STUDY TEXT>
Saturday, November 14, 2015

Theory Decides What We Can Observe

The ancients often though of the objects in our world being composed of a combination of air, earth, fire, water, and the void/ether - the Four Elements Theory.  Chinese thinkers theorized about the Five Elements: Wood, Fire, Earth, Metal, Water.   The Greek Epircureans were materialists who thought objects were composed of atoms.  Some speculated about Eight Elements.  In the 21st century, we talk about 118 Elements. 

"In the end, it's probably impossible to tease out whether the heads or tails of science, the theory or the experiment, has done more to push science ahead." (DS, p36).  


"It is theory that decides what we can observe."
-  Albert Einstein


"Consider what effects, that might conceivably have practical bearings, we conceive the object of our conception to have. Then, our conception of these effects is the whole of our conception of the object."

THE PROBLEM> Can you copy the whole post on theory and observation word for word, keeping every line as it appears? You won't need the material for this.

GIVEN DATA>
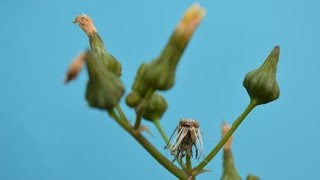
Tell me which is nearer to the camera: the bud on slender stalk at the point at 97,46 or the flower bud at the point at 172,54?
the flower bud at the point at 172,54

ANSWER BELOW>
Saturday, November 14, 2015

Theory Decides What We Can Observe

The ancients often though of the objects in our world being composed of a combination of air, earth, fire, water, and the void/ether - the Four Elements Theory.  Chinese thinkers theorized about the Five Elements: Wood, Fire, Earth, Metal, Water.   The Greek Epircureans were materialists who thought objects were composed of atoms.  Some speculated about Eight Elements.  In the 21st century, we talk about 118 Elements. 

"In the end, it's probably impossible to tease out whether the heads or tails of science, the theory or the experiment, has done more to push science ahead." (DS, p36).  


"It is theory that decides what we can observe."
-  Albert Einstein


"Consider what effects, that might conceivably have practical bearings, we conceive the object of our conception to have. Then, our conception of these effects is the whole of our conception of the object."